Sandia National Laboratories is a multimission laboratory managed and
operated by National Technology & Engineering Solutions of Sandia,
LLC, a wholly owned subsidiary of Honeywell International, Inc., for
the U.S. Department of Energy’s National Nuclear Security
Administration under contract DE-NA0003525.

## References

* J. Bilmes, K. Asanovíc, J. Demmel, D. Lam, and C. W. Chin, "PHiPAC:
  A Portable, High-Performance, ANSI C Coding Methodology and its
  application to Matrix Multiply," LAPACK Working Note 111, 1996.

* G. Davidson and B. Steagall, "A proposal to add linear algebra
  support to the C++ standard library,"
  [P1385R1](http://wg21.link/p1385r1), Mar. 2019.

* K. Goto and R. A. van de Geijn, "Anatomy of high-performance matrix
  multiplication", ACM Transactions of Mathematical Software (TOMS),
  Vol. 34, No. 3, May 2008.

* M. Hoemmen, D. Hollman, N. Liber, C. Trott, D. Sunderland, P. Caday,
  L.-T. Lo, G. Lopez, P. Luszczek, and S. Knepper, "A free function
  linear algebra interface based on the BLAS," P1673R0, Jun. 2019.

* J. Hoberock, "Integrating Executors with Parallel Algorithms,"
  [P1019R2](http://wg21.link/p1019r2), Jan. 2019.

* D. Hollman, C. Trott, M. Hoemmen, and D. Sunderland, "`mdarray`: An
  Owning Multidimensional Array Analog of `mdspan`", P1684R0,
  Jun. 2019.

* Heidi Pan, ["Cooperative Hierarchical Resource Management for
  Efficient Composition of Parallel
  Software,"](http://lithe.eecs.berkeley.edu/pubs/pan-phd-thesis.pdf),
  PhD dissertation, Department of Electrical Engineering and Computer
  Science, Massachusetts Institute of Technology, Jun. 2010.

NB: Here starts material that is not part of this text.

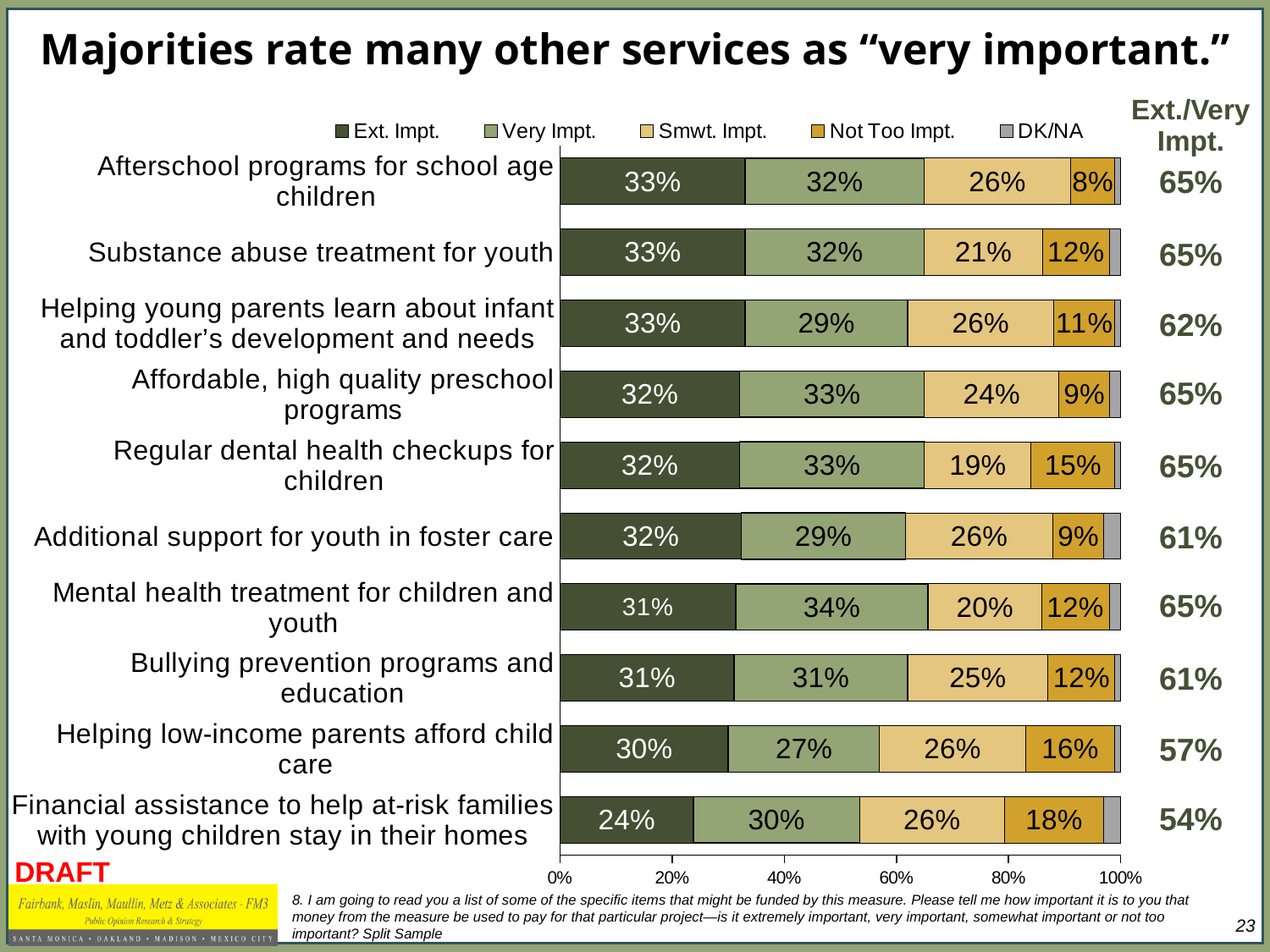
What percentage rated "Substance abuse treatment for youth" as Ext. Impt.? 33% What is the Smwt. Impt. value for "Regular dental health checkups for children"? 19% Which service has the lowest Ext. Impt. percentage? Financial assistance to help at-risk families with young children stay in their homes How many percentage points higher is the Ext. Impt. value for "Afterschool programs for school age children" than for "Financial assistance to help at-risk families with young children stay in their homes"? 9 percentage points What is the Very Impt. value for "Mental health treatment for children and youth"? 34% How many series does the legend list? 5 Which has a larger Very Impt. value: "Bullying prevention programs and education" or "Helping low-income parents afford child care"? Bullying prevention programs and education What kind of chart is shown on the slide? Stacked bar chart Which service has the highest Not Too Impt. percentage? Financial assistance to help at-risk families with young children stay in their homes What is the Not Too Impt. value for "Financial assistance to help at-risk families with young children stay in their homes"? 18% What is the combined Ext./Very Impt. percentage for "Helping low-income parents afford child care"? 57% How many services are listed in the chart? 10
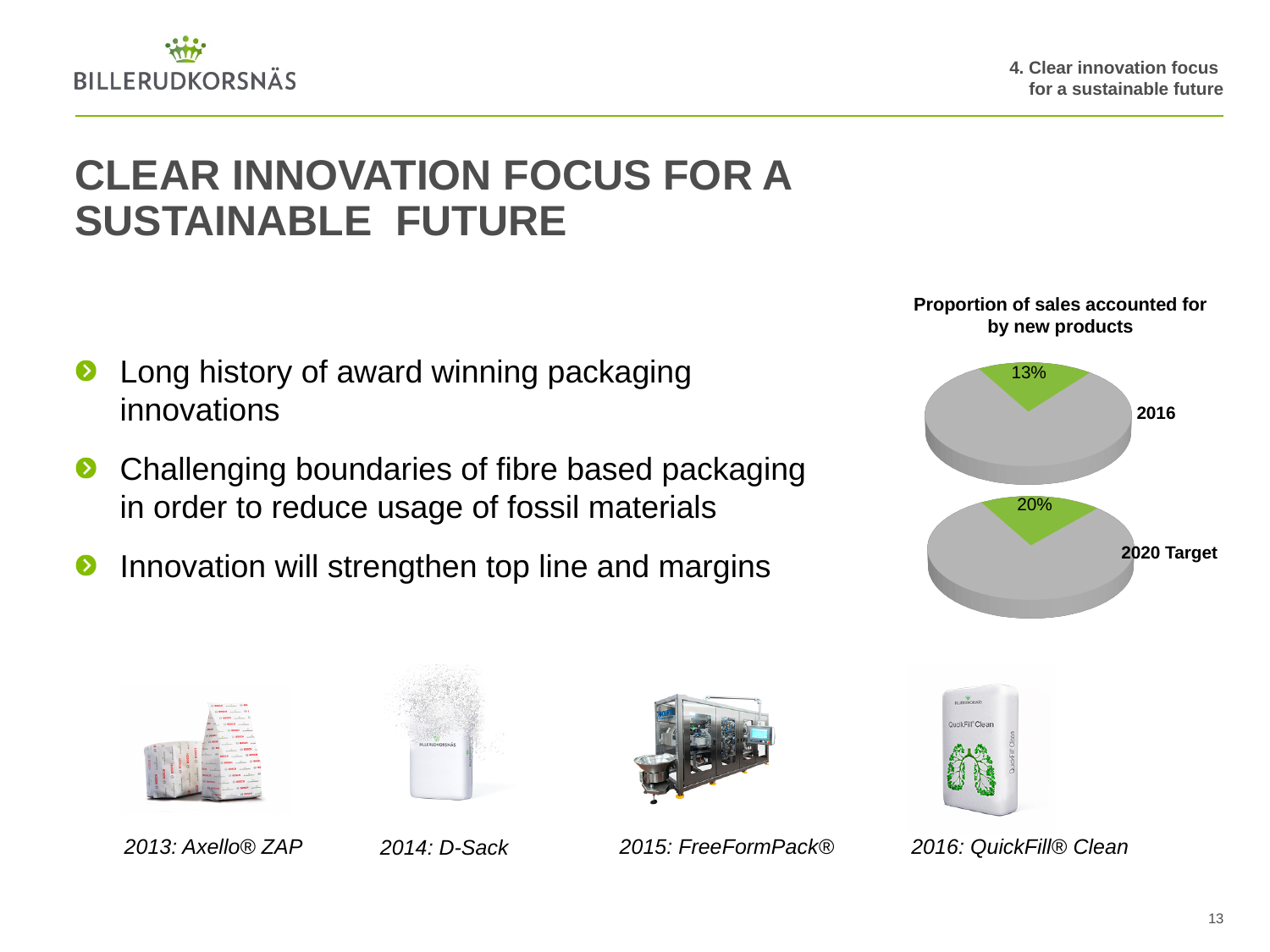
In the 'Proportion of sales accounted for by new products' charts, which is larger: the 2016 share or the 2020 Target share? 2020 Target In the 'Proportion of sales accounted for by new products' charts, what share of sales did new products account for in 2016? 13% What type of charts are used to show the proportion of sales accounted for by new products? Pie charts In the 'Proportion of sales accounted for by new products' charts, which pie has the smaller new-products slice? 2016 In the 'Proportion of sales accounted for by new products' charts, what is the 2020 Target share of sales from new products? 20% In the 'Proportion of sales accounted for by new products' charts, does the share of sales from new products rise or fall from 2016 to the 2020 Target? rise In the 'Proportion of sales accounted for by new products' charts, what colour is the slice representing new products? Green What is the title of the pie charts on the right side of the slide? Proportion of sales accounted for by new products In the 'Proportion of sales accounted for by new products' charts, is the 2016 share of sales from new products greater or less than 20%? less How many pie charts are shown under the title 'Proportion of sales accounted for by new products'? 2 In the 'Proportion of sales accounted for by new products' charts, by how many percentage points does the 2020 Target exceed the 2016 share? 7 percentage points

* J. Siek, I. Karlin, and E. Jessup, "Build to order linear algebra
  kernels," in Proceedings of International Symposium on Parallel and
  Distributed Processing (IPDPS) 2008, pp. 1-8.

* J. Siek and A. Lumsdaine, "The Matrix Template Library: A Generic
  Programming Approach to High Performance Numerical Linear Algebra,"
  in proceedings of the Second International Symposium on Computing in
  Object-Oriented Parallel Environments (ISCOPE) 1998, Santa Fe, NM,
  USA, Dec. 1998.

* R. Vuduc, "Automatic performance tuning of sparse matrix kernels,"
  PhD dissertation, Electrical Engineering and Computer Science,
  University of California Berkeley, 2004.

* R. C. Whaley, A. Petitet, and J. Dongarra, "Automated Empirical
  Optimization of Software and the ATLAS Project," Parallel Computing,
  Vol. 27, No. 1-2, Jan. 2001, pp. 3-35.